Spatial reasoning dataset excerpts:
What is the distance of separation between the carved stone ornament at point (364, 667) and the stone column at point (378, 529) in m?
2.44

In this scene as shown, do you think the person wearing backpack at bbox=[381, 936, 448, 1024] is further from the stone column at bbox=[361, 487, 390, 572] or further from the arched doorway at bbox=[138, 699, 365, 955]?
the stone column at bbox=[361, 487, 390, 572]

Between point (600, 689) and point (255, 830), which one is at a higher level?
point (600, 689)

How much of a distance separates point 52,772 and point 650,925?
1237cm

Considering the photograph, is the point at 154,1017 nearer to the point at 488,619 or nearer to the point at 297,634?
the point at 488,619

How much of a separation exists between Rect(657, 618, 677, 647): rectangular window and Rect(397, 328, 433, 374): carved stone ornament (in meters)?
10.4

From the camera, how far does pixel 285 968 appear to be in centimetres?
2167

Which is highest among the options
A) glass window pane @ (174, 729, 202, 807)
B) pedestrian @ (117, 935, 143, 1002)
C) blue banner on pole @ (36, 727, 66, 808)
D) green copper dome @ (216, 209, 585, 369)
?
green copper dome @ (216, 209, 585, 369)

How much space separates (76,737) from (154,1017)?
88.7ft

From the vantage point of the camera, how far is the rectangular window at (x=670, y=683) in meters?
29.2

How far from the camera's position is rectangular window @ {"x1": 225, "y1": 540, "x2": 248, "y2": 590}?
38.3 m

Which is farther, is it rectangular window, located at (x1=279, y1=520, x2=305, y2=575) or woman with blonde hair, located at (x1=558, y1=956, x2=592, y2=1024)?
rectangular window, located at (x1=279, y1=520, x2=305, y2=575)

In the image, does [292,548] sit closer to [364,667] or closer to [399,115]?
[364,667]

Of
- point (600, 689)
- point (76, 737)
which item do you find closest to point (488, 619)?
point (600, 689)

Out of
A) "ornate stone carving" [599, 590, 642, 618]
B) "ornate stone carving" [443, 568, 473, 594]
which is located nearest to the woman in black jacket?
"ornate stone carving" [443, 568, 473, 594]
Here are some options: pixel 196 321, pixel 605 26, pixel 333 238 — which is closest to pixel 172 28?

Task details —
Revise everything from "Which is highest among the options" down to the end of the entries, replacing "pedestrian" with "passerby" and leaving all else unchanged. Give only those revised lines.

Worked answer —
Which is highest among the options
A) glass window pane @ (174, 729, 202, 807)
B) passerby @ (117, 935, 143, 1002)
C) blue banner on pole @ (36, 727, 66, 808)
D) green copper dome @ (216, 209, 585, 369)
?
green copper dome @ (216, 209, 585, 369)

How much space separates (76,737) from (154,1017)?
88.7ft

From the vantage point of the camera, how far is the rectangular window at (x=670, y=683) in meters?
29.2

How far from the camera's position is rectangular window @ {"x1": 225, "y1": 540, "x2": 248, "y2": 590}?
38.3 m

Which is farther, is it rectangular window, located at (x1=279, y1=520, x2=305, y2=575) or woman with blonde hair, located at (x1=558, y1=956, x2=592, y2=1024)?
rectangular window, located at (x1=279, y1=520, x2=305, y2=575)

In the image, does [292,548] sit closer to [364,667] or closer to [399,115]?
[364,667]

Of
- point (600, 689)
- point (76, 737)
which item do you find closest to point (488, 619)?
point (600, 689)

Out of
A) "ornate stone carving" [599, 590, 642, 618]
B) "ornate stone carving" [443, 568, 473, 594]
which is located nearest to the woman in black jacket?
"ornate stone carving" [443, 568, 473, 594]
Here are some options: pixel 196 321, pixel 605 26, pixel 333 238 — which is closest to pixel 172 28?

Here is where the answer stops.